The answer is to be all of the data below, reproduced exactly.
RAW DATA Start Marker
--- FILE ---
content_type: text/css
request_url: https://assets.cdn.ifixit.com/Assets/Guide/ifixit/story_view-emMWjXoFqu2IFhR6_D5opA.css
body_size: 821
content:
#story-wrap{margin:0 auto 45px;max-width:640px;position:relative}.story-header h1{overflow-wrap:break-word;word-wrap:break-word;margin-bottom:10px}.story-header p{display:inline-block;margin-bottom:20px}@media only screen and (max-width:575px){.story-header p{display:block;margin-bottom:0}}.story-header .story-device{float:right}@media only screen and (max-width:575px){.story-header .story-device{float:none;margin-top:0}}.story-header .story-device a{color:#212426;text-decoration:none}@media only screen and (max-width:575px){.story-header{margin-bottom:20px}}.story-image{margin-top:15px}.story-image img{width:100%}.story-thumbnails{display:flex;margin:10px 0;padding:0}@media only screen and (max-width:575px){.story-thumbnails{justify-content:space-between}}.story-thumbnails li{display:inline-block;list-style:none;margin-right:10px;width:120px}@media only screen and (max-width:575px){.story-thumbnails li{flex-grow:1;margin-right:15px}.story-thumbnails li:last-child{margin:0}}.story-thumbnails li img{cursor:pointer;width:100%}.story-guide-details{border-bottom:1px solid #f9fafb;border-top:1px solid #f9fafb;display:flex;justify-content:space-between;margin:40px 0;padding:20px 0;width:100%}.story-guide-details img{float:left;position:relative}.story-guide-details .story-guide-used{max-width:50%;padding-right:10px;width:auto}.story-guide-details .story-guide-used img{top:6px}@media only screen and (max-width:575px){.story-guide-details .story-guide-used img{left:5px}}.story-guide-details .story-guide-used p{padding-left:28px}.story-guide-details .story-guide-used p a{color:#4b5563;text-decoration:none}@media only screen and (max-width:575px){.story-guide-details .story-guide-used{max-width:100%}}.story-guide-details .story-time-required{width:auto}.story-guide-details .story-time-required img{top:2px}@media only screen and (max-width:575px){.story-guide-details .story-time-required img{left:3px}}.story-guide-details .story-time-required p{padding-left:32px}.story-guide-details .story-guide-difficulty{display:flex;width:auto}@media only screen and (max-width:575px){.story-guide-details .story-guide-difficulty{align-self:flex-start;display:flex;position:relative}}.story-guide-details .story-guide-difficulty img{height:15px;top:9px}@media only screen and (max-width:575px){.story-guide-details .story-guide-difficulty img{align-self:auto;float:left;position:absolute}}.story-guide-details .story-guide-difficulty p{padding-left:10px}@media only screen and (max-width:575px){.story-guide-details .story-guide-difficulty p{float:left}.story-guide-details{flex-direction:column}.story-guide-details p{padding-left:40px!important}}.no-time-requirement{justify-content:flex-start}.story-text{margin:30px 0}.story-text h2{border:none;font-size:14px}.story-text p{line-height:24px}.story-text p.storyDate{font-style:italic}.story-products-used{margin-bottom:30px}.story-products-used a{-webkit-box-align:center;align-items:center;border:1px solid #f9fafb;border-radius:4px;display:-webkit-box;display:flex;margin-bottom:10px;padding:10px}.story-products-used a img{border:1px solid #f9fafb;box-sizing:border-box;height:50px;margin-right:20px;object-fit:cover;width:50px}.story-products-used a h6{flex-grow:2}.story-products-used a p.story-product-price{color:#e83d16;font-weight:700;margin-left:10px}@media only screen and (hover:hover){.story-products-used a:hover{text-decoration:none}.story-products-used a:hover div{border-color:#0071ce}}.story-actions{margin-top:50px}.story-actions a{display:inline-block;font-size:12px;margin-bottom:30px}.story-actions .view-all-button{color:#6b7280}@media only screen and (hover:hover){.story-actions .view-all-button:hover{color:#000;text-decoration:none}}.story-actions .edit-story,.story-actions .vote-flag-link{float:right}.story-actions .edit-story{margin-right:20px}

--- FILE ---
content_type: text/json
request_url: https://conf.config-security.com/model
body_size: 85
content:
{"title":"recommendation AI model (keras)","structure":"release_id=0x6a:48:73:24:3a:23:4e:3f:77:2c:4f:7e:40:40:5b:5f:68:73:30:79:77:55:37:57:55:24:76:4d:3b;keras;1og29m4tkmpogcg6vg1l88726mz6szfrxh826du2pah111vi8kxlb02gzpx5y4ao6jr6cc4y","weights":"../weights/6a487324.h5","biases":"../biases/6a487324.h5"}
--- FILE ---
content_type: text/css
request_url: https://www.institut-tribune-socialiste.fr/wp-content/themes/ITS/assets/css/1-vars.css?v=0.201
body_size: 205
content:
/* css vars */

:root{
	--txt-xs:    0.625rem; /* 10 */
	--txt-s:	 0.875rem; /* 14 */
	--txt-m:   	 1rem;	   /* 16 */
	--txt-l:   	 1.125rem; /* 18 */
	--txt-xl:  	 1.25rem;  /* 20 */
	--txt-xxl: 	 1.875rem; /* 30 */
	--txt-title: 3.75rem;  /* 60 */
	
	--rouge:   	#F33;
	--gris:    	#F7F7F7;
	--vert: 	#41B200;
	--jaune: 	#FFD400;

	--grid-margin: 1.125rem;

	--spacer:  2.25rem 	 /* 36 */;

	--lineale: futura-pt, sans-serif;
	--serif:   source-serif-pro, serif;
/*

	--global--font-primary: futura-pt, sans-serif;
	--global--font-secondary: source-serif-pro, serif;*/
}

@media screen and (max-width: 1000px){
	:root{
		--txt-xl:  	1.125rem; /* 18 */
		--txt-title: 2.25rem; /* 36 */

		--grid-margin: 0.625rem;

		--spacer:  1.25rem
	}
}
RAW DATA End Marker
• FINISHED TASK:
--- FILE ---
content_type: text/css
request_url: https://assets.cdn.ifixit.com/Assets/Guide/ifixit/story_view-emMWjXoFqu2IFhR6_D5opA.css
body_size: 821
content:
#story-wrap{margin:0 auto 45px;max-width:640px;position:relative}.story-header h1{overflow-wrap:break-word;word-wrap:break-word;margin-bottom:10px}.story-header p{display:inline-block;margin-bottom:20px}@media only screen and (max-width:575px){.story-header p{display:block;margin-bottom:0}}.story-header .story-device{float:right}@media only screen and (max-width:575px){.story-header .story-device{float:none;margin-top:0}}.story-header .story-device a{color:#212426;text-decoration:none}@media only screen and (max-width:575px){.story-header{margin-bottom:20px}}.story-image{margin-top:15px}.story-image img{width:100%}.story-thumbnails{display:flex;margin:10px 0;padding:0}@media only screen and (max-width:575px){.story-thumbnails{justify-content:space-between}}.story-thumbnails li{display:inline-block;list-style:none;margin-right:10px;width:120px}@media only screen and (max-width:575px){.story-thumbnails li{flex-grow:1;margin-right:15px}.story-thumbnails li:last-child{margin:0}}.story-thumbnails li img{cursor:pointer;width:100%}.story-guide-details{border-bottom:1px solid #f9fafb;border-top:1px solid #f9fafb;display:flex;justify-content:space-between;margin:40px 0;padding:20px 0;width:100%}.story-guide-details img{float:left;position:relative}.story-guide-details .story-guide-used{max-width:50%;padding-right:10px;width:auto}.story-guide-details .story-guide-used img{top:6px}@media only screen and (max-width:575px){.story-guide-details .story-guide-used img{left:5px}}.story-guide-details .story-guide-used p{padding-left:28px}.story-guide-details .story-guide-used p a{color:#4b5563;text-decoration:none}@media only screen and (max-width:575px){.story-guide-details .story-guide-used{max-width:100%}}.story-guide-details .story-time-required{width:auto}.story-guide-details .story-time-required img{top:2px}@media only screen and (max-width:575px){.story-guide-details .story-time-required img{left:3px}}.story-guide-details .story-time-required p{padding-left:32px}.story-guide-details .story-guide-difficulty{display:flex;width:auto}@media only screen and (max-width:575px){.story-guide-details .story-guide-difficulty{align-self:flex-start;display:flex;position:relative}}.story-guide-details .story-guide-difficulty img{height:15px;top:9px}@media only screen and (max-width:575px){.story-guide-details .story-guide-difficulty img{align-self:auto;float:left;position:absolute}}.story-guide-details .story-guide-difficulty p{padding-left:10px}@media only screen and (max-width:575px){.story-guide-details .story-guide-difficulty p{float:left}.story-guide-details{flex-direction:column}.story-guide-details p{padding-left:40px!important}}.no-time-requirement{justify-content:flex-start}.story-text{margin:30px 0}.story-text h2{border:none;font-size:14px}.story-text p{line-height:24px}.story-text p.storyDate{font-style:italic}.story-products-used{margin-bottom:30px}.story-products-used a{-webkit-box-align:center;align-items:center;border:1px solid #f9fafb;border-radius:4px;display:-webkit-box;display:flex;margin-bottom:10px;padding:10px}.story-products-used a img{border:1px solid #f9fafb;box-sizing:border-box;height:50px;margin-right:20px;object-fit:cover;width:50px}.story-products-used a h6{flex-grow:2}.story-products-used a p.story-product-price{color:#e83d16;font-weight:700;margin-left:10px}@media only screen and (hover:hover){.story-products-used a:hover{text-decoration:none}.story-products-used a:hover div{border-color:#0071ce}}.story-actions{margin-top:50px}.story-actions a{display:inline-block;font-size:12px;margin-bottom:30px}.story-actions .view-all-button{color:#6b7280}@media only screen and (hover:hover){.story-actions .view-all-button:hover{color:#000;text-decoration:none}}.story-actions .edit-story,.story-actions .vote-flag-link{float:right}.story-actions .edit-story{margin-right:20px}

--- FILE ---
content_type: text/json
request_url: https://conf.config-security.com/model
body_size: 85
content:
{"title":"recommendation AI model (keras)","structure":"release_id=0x6a:48:73:24:3a:23:4e:3f:77:2c:4f:7e:40:40:5b:5f:68:73:30:79:77:55:37:57:55:24:76:4d:3b;keras;1og29m4tkmpogcg6vg1l88726mz6szfrxh826du2pah111vi8kxlb02gzpx5y4ao6jr6cc4y","weights":"../weights/6a487324.h5","biases":"../biases/6a487324.h5"}
--- FILE ---
content_type: text/css
request_url: https://www.institut-tribune-socialiste.fr/wp-content/themes/ITS/assets/css/1-vars.css?v=0.201
body_size: 205
content:
/* css vars */

:root{
	--txt-xs:    0.625rem; /* 10 */
	--txt-s:	 0.875rem; /* 14 */
	--txt-m:   	 1rem;	   /* 16 */
	--txt-l:   	 1.125rem; /* 18 */
	--txt-xl:  	 1.25rem;  /* 20 */
	--txt-xxl: 	 1.875rem; /* 30 */
	--txt-title: 3.75rem;  /* 60 */
	
	--rouge:   	#F33;
	--gris:    	#F7F7F7;
	--vert: 	#41B200;
	--jaune: 	#FFD400;

	--grid-margin: 1.125rem;

	--spacer:  2.25rem 	 /* 36 */;

	--lineale: futura-pt, sans-serif;
	--serif:   source-serif-pro, serif;
/*

	--global--font-primary: futura-pt, sans-serif;
	--global--font-secondary: source-serif-pro, serif;*/
}

@media screen and (max-width: 1000px){
	:root{
		--txt-xl:  	1.125rem; /* 18 */
		--txt-title: 2.25rem; /* 36 */

		--grid-margin: 0.625rem;

		--spacer:  1.25rem
	}
}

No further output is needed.